Faut-il revenir sur un événement aussi ancien que ce 29 mai 1953 : Hillary et Norgay plantent leur piolet sur ce que les humains considèrent comme le « toit du monde ». Le monde a-t-il besoin d’un toit ? Et cette curieuse métaphore du toit est-elle appropriée pour parler d’un sommet ? Dans les histoires mythiques, il n’y a souvent pas de réponse. Si ce n’est pour dire avec Jean-Christophe Rufin, l’excellent préfacier, que l’Everest se nourrit du fantasme des régions inaccessibles, « des lieux où la vie n’est peut-être plus possible, où la Terre devient une autre planète, faite de nuées, de rocs et de glaces. Le point le plus haut du monde fait rêver parce qu’il est en même temps le plus près du ciel« .
Entre les deux natures de l’Everest, il y a la conquête.

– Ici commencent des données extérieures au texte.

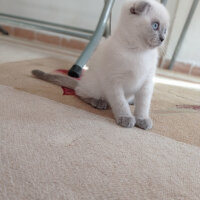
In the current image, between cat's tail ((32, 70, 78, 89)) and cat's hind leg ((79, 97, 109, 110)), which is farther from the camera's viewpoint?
cat's tail ((32, 70, 78, 89))

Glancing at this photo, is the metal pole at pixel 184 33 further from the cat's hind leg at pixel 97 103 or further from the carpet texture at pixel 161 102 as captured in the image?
the cat's hind leg at pixel 97 103

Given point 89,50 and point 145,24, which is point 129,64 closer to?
point 145,24

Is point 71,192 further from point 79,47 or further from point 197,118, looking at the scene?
point 79,47

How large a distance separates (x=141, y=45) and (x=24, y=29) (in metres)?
2.60

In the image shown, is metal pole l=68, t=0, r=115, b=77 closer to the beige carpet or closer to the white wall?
the beige carpet

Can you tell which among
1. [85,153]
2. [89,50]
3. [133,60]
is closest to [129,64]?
[133,60]

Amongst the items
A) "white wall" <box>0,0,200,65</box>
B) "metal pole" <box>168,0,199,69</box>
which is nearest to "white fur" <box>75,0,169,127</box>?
"metal pole" <box>168,0,199,69</box>

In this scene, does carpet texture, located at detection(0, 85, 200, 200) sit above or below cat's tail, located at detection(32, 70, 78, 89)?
above

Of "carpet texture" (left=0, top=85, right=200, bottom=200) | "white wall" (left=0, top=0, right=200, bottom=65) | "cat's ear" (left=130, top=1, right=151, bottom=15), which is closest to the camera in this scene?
"carpet texture" (left=0, top=85, right=200, bottom=200)

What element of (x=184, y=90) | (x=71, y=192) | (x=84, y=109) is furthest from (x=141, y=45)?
(x=184, y=90)

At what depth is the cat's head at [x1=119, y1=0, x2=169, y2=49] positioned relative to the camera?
83 cm

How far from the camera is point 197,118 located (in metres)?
1.01

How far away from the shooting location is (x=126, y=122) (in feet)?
2.71

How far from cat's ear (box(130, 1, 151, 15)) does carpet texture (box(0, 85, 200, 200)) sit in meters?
0.41
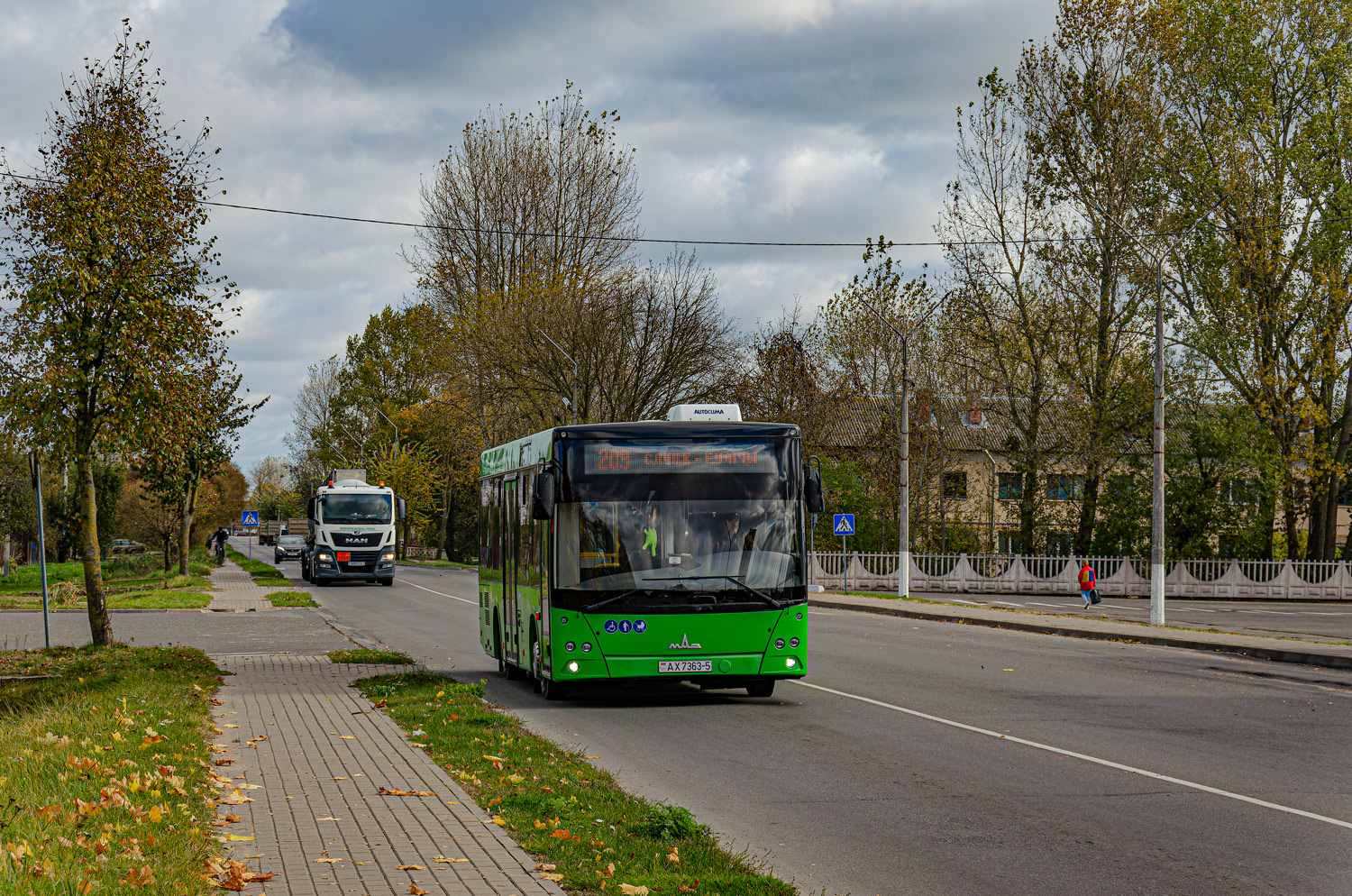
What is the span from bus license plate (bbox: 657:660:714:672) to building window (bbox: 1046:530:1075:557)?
39.6 m

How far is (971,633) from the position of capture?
25453 mm

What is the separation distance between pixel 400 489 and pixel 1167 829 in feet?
222

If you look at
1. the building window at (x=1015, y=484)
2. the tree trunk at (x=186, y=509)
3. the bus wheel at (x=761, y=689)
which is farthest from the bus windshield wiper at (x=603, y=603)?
the building window at (x=1015, y=484)

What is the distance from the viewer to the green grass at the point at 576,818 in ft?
20.0

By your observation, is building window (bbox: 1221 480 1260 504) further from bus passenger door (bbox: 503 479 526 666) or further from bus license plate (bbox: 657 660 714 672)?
bus license plate (bbox: 657 660 714 672)

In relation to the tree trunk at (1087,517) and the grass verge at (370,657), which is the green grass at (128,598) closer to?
the grass verge at (370,657)

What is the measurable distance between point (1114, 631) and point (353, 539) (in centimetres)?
2660

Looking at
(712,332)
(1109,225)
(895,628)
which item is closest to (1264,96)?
A: (1109,225)

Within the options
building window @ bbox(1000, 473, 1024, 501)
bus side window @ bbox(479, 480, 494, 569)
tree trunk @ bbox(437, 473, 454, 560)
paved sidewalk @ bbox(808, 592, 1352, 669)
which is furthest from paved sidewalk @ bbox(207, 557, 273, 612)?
building window @ bbox(1000, 473, 1024, 501)

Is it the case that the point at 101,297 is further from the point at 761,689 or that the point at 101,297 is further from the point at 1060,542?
the point at 1060,542

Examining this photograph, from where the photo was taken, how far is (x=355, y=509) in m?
43.8

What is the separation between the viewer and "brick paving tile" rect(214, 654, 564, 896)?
591 cm

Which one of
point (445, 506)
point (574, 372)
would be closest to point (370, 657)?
point (574, 372)

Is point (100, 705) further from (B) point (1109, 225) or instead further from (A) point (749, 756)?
(B) point (1109, 225)
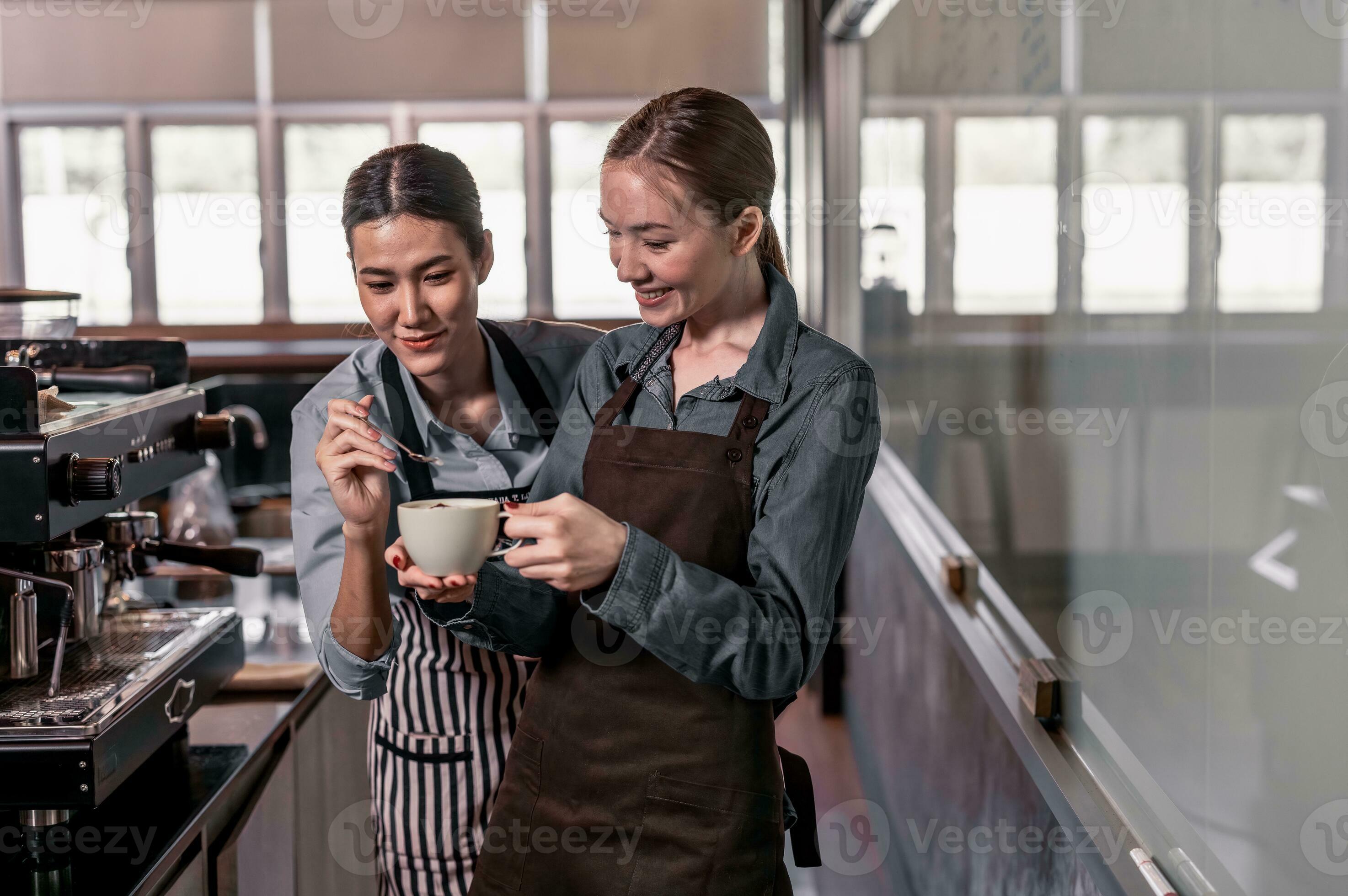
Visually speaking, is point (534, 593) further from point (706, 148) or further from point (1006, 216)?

La montagne et ses arêtes, les séracs, les cols, les parois, la neige et la glace. Et il y a l’histoire. Car ce 29 mai 1953 est l’aboutissement d’un long acharnement sur l’Himalaya.
Comment en rendre compte ? Partager ce qu’on vit sinon dans les années 1950 prendre des photos. Avec cette énorme contrainte que les photos se heurtent au gigantisme de la montagne. Everest de George Lowe et Huw Lewis-Jones font le pari de vouloir montrer que les photos pourront traduire « l’inconnu, la fragilité, la passion, la fraternité » que Jean-Christophe Rufin a su retrouver dans ce livre. On ne devrait pas appeler ce genre d’ouvrage un « beau livre« . Car il est plus que cela.
Il y est question de vie et de mort, de dépassement de soi, de « victoire » sur soi, expliquant mieux que tous les discours écologistes la fascination qu’exerce cette montagne sur les humains.